Fourth, a US-China cooperative relationship would improve global security by steering the two countries away from the “Thucydides Trap” – the likelihood of a war between an existent power (the US) and a rising one (China).

However, given the deeply entrenched mistrust of communism and strong anti-China sentiments in America, a US-China cooperative relationship would be difficult to attain.

The problem of forming a US-China cooperative relationship

Many in the US are of the opinion that China is evil and anti-America, not living by “universal rules, values or democratic ideals.” Michael Pillsbury, a former US government senior official, wrote in his book, the Hundred Year Marathon, that China is using deception to supplant the US as the global hegemon by 2049 (the 100th anniversary of the People’s Republic of China). Just recently, US Secretary of State Rex Tillerson tried to recruit India into a 100-year alliance against China, saying that the communist regime is not conducive to world peace and progress.

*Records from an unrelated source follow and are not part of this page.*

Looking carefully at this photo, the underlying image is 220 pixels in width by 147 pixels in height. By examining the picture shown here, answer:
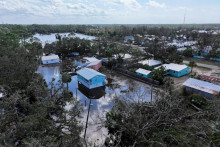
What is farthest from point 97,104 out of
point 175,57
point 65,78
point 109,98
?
point 175,57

To that end, the anti-China rhetoric could be more relentless and heated, not less. American journalists covering the Trump state visit are said to be “disappointed” and “shocked” by the US president for not blaming China for the huge “trade imbalance,” not doing enough to curb North Korea’s nuclear ambitions, and castigating the Asian giant for building islands in the South China Sea. US newspapers and pundits are climbing over each other to denounce Trump for “making China great.” New Jersey Democratic Senator Robert Menendez, on trial for bribery, criticized Trump for “kowtowing” to China and making “America weak” on the world stage.

Whether or not the anti-China rhetoric is right, the majority of Americans believe it, perhaps due to decades of subjective reporting on the country. The interpreter for a Tibetan delegation (who visited North America to explore business opportunities in the early 2000s) told this author he could not find one positive report on China during his month-long trip. His observation is as true today as it was 15 years ago.

The negative image that most Americans (and Canadians) have of China has allowed the anti-China crowd to fan its rhetoric.  It does not matter that China has little leverage over North Korea and is not responsible for the huge US trade deficit. It was George W Bush’s labeling North Korea as a member of the “Axis of Evil” that prompted its nuclear weapons program. It was paranoid US trade policies of blocking exports deemed “dual military-civilian use” that has squandered many business opportunities. Using value-added figures (ignoring re-export figures) has distorted the deficit numbers. As indicated in past articles, China only contributed US$11 of the US$174 cost in producing Apple’s iPad. The other costs were incurred elsewhere, including the US.

To the anti-China crowd, everything China does has a sinister motive behind it. China’s building of a strong military is seen as an intention to bully smaller neighbors. It’s building of the world’s largest ocean dredger is viewed as a sign that China will build more islands in the South China Sea. China’s Road and Belt Initiative and Asian Infrastructure Investment are seen as a “Trojan Horse” to supplant US global dominance and put participating nations forever into debt. Even the recently concluded business deals of over US$250 billion are looked at with cynicism, suggesting that they might not materialize and that they are a “publicity stunt.” Deep suspicion of China’s words and deeds have turned speculation into “facts.”

That’s a shame because a US-China cooperative relationship can help  Trump “Make America Great Again” sooner rather than later. Besides, China does not always lie, nor do its critics always tell the truth about the Asian giant.